Like "Bareback," "In Great Waters" is a novel that sucks you in and refuses to let you go. Although not immediately likable, the characters' situation is so convoluted you find yourself rooting for them regardless. The "mermaids" are approached from a fairly scientific "what would they actually be like" point of view.
There are no singing crabs, no tentacled witches and no-one combs their hair with a fork.
I can't wait to see what Kit Whitfield's third book is like.
A fascinating read
I was enthralled by this book (as I was by Bareback)- except this is even better.

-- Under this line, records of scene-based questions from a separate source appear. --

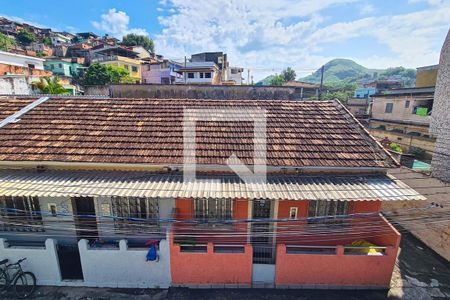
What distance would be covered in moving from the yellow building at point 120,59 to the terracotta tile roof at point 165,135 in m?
34.9

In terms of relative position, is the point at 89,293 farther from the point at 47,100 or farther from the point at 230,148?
the point at 47,100

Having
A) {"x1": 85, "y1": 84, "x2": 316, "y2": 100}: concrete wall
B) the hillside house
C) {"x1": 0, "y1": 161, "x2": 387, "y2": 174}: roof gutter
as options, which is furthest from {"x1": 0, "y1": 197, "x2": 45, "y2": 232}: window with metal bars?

I found the concepts fascinating and although 'getting into it' takes a while, once there one is hooked and cannot put the book down as one starts living in the world Kit has created. The idea of 'imperfect' people being revered and the point-of-view taken by the main character about The Church makes an interesting debate.
The descriptions of things are wonderful and images are readily brought to mind. Anyone who swims and spends time in pools, lakes or the sea will easily relate to the way the author describes views and feelings when in the water (i.e. looking up, the feeling of being unencumbered and the vastness, etc). There were many paras which I read over a few times just to retain the impact of beautiful and invocative words.
I can highly recommend this book to anyone interested in something very different with a 'science-fiction' element and a touch of Margaret Attwood.